The global burden of disease attributable to tobacco smoking including second-hand smoke has changed little, with decreases in high-income regions offset by increases in regions such as southeast Asia and, to a lesser extent, east and south Asia.
The burden attributable to alcohol use has increased substantially in eastern Europe since 1990, mainly because of a rise in the effects of heavy drinking.
High blood pressure, high body-mass index, and high fasting plasma glucose are leading risk factors for disease worldwide, with blood pressure having large effects on population health in all regions, including low-income regions in sub-Saharan Africa and south Asia.
The disease burden in south Asia and sub-Saharan Africa, caused by increased blood pressure, has increased its absolute and relative importance in risk factor rankings.
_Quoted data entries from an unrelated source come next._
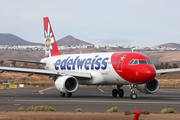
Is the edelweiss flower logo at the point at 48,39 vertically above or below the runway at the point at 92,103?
above

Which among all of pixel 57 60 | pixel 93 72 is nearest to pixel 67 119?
pixel 93 72

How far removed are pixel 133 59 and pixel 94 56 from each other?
6.42m

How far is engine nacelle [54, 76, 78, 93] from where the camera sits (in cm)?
2925

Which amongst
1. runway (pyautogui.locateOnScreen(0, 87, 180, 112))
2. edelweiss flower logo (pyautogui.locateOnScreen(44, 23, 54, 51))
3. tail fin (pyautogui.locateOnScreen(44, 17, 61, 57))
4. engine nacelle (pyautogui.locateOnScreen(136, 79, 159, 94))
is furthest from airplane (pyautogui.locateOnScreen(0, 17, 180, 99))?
edelweiss flower logo (pyautogui.locateOnScreen(44, 23, 54, 51))

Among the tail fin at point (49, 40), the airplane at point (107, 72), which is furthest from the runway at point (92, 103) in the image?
the tail fin at point (49, 40)

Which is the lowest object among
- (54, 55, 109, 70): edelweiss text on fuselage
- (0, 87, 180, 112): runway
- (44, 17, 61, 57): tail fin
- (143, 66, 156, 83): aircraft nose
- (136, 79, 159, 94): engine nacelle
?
(0, 87, 180, 112): runway

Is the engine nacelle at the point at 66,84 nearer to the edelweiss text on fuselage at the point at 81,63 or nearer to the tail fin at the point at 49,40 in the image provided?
the edelweiss text on fuselage at the point at 81,63

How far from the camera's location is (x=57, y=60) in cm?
3850

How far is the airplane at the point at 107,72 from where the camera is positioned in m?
26.4

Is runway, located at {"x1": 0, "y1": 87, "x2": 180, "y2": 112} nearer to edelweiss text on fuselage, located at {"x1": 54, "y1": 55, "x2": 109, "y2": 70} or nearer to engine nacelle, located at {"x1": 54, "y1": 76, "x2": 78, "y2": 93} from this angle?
engine nacelle, located at {"x1": 54, "y1": 76, "x2": 78, "y2": 93}

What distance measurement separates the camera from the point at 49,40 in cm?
4294

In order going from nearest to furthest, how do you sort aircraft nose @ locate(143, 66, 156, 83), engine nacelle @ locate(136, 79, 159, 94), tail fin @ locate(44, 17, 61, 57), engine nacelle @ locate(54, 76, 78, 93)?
1. aircraft nose @ locate(143, 66, 156, 83)
2. engine nacelle @ locate(54, 76, 78, 93)
3. engine nacelle @ locate(136, 79, 159, 94)
4. tail fin @ locate(44, 17, 61, 57)

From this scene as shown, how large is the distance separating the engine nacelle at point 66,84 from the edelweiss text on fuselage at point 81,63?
259 cm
The large attributable burden for dietary risk factors such as diets low in fruits, vegetables, whole grains, nuts and seeds, and seafood omega-3 fatty acids might surprise some readers.
The traditional health education message focused on lowering saturated fat alone needs to be expanded greatly to encompass several other key components of diet, including increased consumption of healthy foods that are presently missing from most diets.
Public policy to improve the health of populations will be more effective if it addresses the major causes of disease burden. Even small reductions of population exposure to large risks will yield substantial health gains.
If predictions about huge increases in disease burden worldwide are to be proved wrong, then countries, with appropriate global public health leadership, must urgently implement measures to control exposure to leading hazards, particularly risks for non-communicable diseases.